Task objective:
Please output the section of the listing below that opens with the line containing "Yosemite Lodge At" and closes with the line containing "Golden print wine glass", exactly and with nothing else.

Extracted information:
Start of Block

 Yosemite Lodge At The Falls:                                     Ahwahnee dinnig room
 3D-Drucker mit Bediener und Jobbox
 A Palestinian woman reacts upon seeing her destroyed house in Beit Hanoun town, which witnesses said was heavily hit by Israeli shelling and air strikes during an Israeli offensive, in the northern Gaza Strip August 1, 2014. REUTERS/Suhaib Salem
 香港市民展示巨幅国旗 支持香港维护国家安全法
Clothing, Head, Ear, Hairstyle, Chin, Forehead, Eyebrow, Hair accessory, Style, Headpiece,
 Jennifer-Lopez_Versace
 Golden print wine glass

End of Block
Start of Block

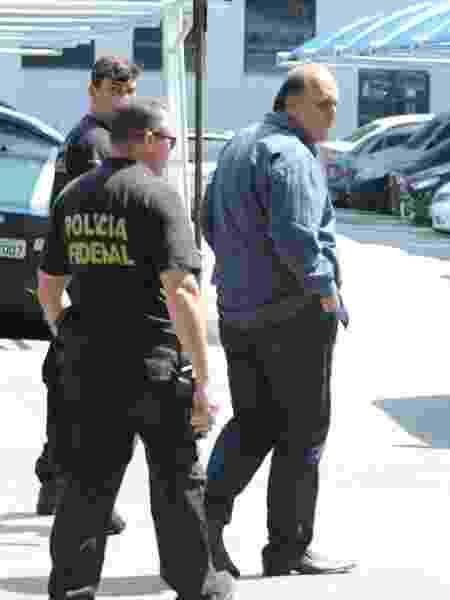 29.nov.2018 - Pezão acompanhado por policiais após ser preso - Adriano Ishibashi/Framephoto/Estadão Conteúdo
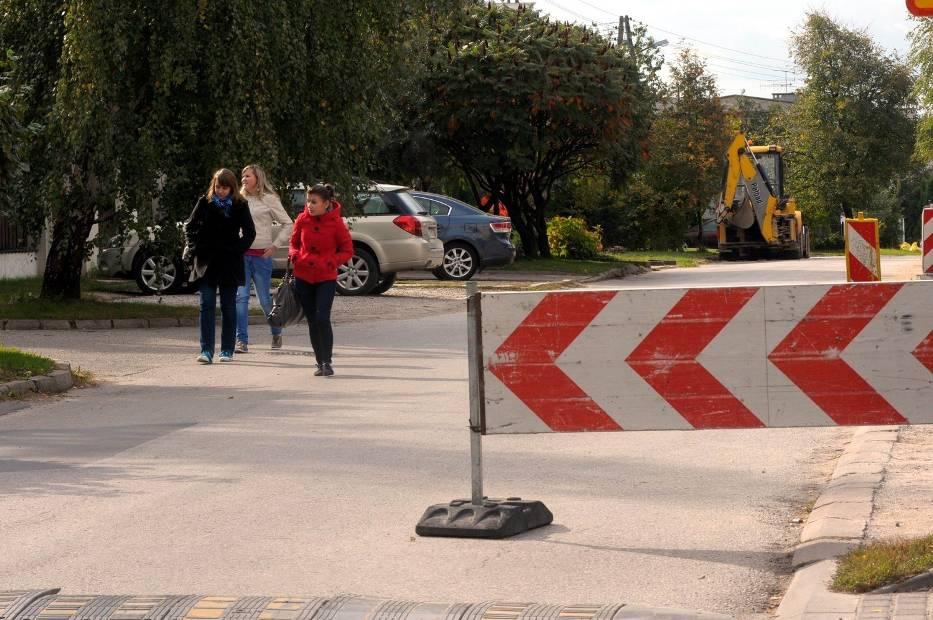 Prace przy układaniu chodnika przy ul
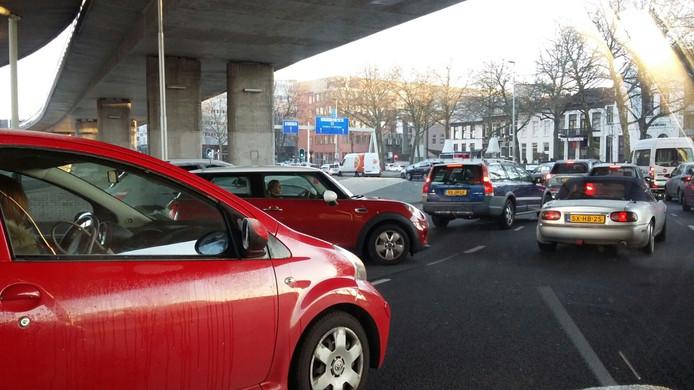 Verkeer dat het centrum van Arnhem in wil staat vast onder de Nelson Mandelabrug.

End of Block

Result:
 Yosemite Lodge At The Falls:                                     Ahwahnee dinnig room
 3D-Drucker mit Bediener und Jobbox
 A Palestinian woman reacts upon seeing her destroyed house in Beit Hanoun town, which witnesses said was heavily hit by Israeli shelling and air strikes during an Israeli offensive, in the northern Gaza Strip August 1, 2014. REUTERS/Suhaib Salem
 香港市民展示巨幅国旗 支持香港维护国家安全法
Clothing, Head, Ear, Hairstyle, Chin, Forehead, Eyebrow, Hair accessory, Style, Headpiece,
 Jennifer-Lopez_Versace
 Golden print wine glass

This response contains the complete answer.